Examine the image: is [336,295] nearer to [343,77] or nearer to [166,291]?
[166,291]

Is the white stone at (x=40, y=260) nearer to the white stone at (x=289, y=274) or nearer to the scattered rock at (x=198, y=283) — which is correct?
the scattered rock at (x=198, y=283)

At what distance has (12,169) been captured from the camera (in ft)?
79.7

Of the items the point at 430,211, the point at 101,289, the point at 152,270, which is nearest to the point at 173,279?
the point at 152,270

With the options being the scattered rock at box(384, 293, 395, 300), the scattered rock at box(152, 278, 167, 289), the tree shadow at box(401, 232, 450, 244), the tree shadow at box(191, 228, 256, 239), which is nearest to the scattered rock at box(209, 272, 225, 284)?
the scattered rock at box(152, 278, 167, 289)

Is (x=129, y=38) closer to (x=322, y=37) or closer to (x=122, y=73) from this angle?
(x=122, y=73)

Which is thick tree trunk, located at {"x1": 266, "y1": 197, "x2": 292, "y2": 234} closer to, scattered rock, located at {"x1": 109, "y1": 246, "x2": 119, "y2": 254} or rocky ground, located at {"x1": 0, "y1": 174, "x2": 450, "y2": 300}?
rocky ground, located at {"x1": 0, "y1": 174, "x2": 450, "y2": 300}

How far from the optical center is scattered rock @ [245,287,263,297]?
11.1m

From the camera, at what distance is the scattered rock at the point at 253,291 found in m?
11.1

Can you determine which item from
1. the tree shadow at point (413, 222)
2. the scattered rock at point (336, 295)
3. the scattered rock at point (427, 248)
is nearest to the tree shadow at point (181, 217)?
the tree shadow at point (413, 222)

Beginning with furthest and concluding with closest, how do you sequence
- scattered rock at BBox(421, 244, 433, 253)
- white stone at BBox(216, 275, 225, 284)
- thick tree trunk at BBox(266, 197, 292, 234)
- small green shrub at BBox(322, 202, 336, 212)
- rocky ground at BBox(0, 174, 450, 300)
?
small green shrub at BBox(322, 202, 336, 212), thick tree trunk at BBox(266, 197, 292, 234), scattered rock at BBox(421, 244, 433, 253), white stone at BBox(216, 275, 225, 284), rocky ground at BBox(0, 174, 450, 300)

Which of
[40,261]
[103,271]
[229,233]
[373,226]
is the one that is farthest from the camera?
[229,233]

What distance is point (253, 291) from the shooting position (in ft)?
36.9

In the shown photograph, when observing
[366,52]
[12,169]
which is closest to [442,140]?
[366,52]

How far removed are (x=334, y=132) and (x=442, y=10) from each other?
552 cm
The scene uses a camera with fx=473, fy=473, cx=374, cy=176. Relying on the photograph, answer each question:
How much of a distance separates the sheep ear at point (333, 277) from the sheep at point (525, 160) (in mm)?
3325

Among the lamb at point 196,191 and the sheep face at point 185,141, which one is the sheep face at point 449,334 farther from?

Stated goal ->
Can you arrange every line of the records above as a Markdown table with the columns Row and Text, numbering each line in order and skipping blank lines?

Response to this exercise ->
| Row | Text |
|---|---|
| 1 | Examine the image: is [336,295] nearer to [343,77] or nearer to [166,291]? |
| 2 | [166,291] |
| 3 | Is the white stone at (x=40, y=260) nearer to the white stone at (x=289, y=274) or nearer to the scattered rock at (x=198, y=283) — which is correct? |
| 4 | the scattered rock at (x=198, y=283) |
| 5 | At what distance has (12,169) been captured from the camera (in ft)? |
| 6 | 79.7 |
| 7 | Of the items the point at 430,211, the point at 101,289, the point at 152,270, which is nearest to the point at 173,279? |
| 8 | the point at 152,270 |
| 9 | With the options being the scattered rock at box(384, 293, 395, 300), the scattered rock at box(152, 278, 167, 289), the tree shadow at box(401, 232, 450, 244), the tree shadow at box(191, 228, 256, 239), which is nearest to the scattered rock at box(209, 272, 225, 284)? |
| 10 | the scattered rock at box(152, 278, 167, 289) |
| 11 | Is (x=129, y=38) closer to (x=322, y=37) or closer to (x=122, y=73) from this angle? |
| 12 | (x=122, y=73) |
| 13 | Which is thick tree trunk, located at {"x1": 266, "y1": 197, "x2": 292, "y2": 234} closer to, scattered rock, located at {"x1": 109, "y1": 246, "x2": 119, "y2": 254} or rocky ground, located at {"x1": 0, "y1": 174, "x2": 450, "y2": 300}? |
| 14 | rocky ground, located at {"x1": 0, "y1": 174, "x2": 450, "y2": 300} |
| 15 | How far from the optical center is scattered rock @ [245,287,263,297]? |
| 16 | 11.1m |
| 17 | From the camera, at what distance is the scattered rock at the point at 253,291 found in m? |
| 18 | 11.1 |
| 19 | Can you determine which item from |
| 20 | 1. the tree shadow at point (413, 222) |
| 21 | 2. the scattered rock at point (336, 295) |
| 22 | 3. the scattered rock at point (427, 248) |
| 23 | is nearest to the tree shadow at point (181, 217)? |
| 24 | the tree shadow at point (413, 222) |
| 25 | Beginning with furthest and concluding with closest, how do you sequence |
| 26 | - scattered rock at BBox(421, 244, 433, 253) |
| 27 | - white stone at BBox(216, 275, 225, 284) |
| 28 | - thick tree trunk at BBox(266, 197, 292, 234) |
| 29 | - small green shrub at BBox(322, 202, 336, 212) |
| 30 | - rocky ground at BBox(0, 174, 450, 300) |
| 31 | ? |
| 32 | small green shrub at BBox(322, 202, 336, 212), thick tree trunk at BBox(266, 197, 292, 234), scattered rock at BBox(421, 244, 433, 253), white stone at BBox(216, 275, 225, 284), rocky ground at BBox(0, 174, 450, 300) |
| 33 | Which of |
| 34 | [40,261] |
| 35 | [103,271] |
| 36 | [229,233] |
| 37 | [373,226] |
| 38 | is the one that is farthest from the camera? |
| 39 | [229,233] |
| 40 | What distance is point (253, 291) from the shooting position (in ft)? |
| 41 | 36.9 |
| 42 | In the shown photograph, when observing |
| 43 | [366,52] |
| 44 | [12,169] |
| 45 | which is closest to [442,140]? |
| 46 | [366,52] |
| 47 | How far removed are (x=334, y=132) and (x=442, y=10) from each other? |
| 48 | 552 cm |
| 49 | The scene uses a camera with fx=473, fy=473, cx=374, cy=176. Relying on the photograph, answer each question: |
| 50 | How much of a distance separates the sheep ear at point (333, 277) from the sheep at point (525, 160) (in mm)? |
| 51 | 3325 |
| 52 | Among the lamb at point 196,191 and the sheep face at point 185,141, which one is the sheep face at point 449,334 farther from? |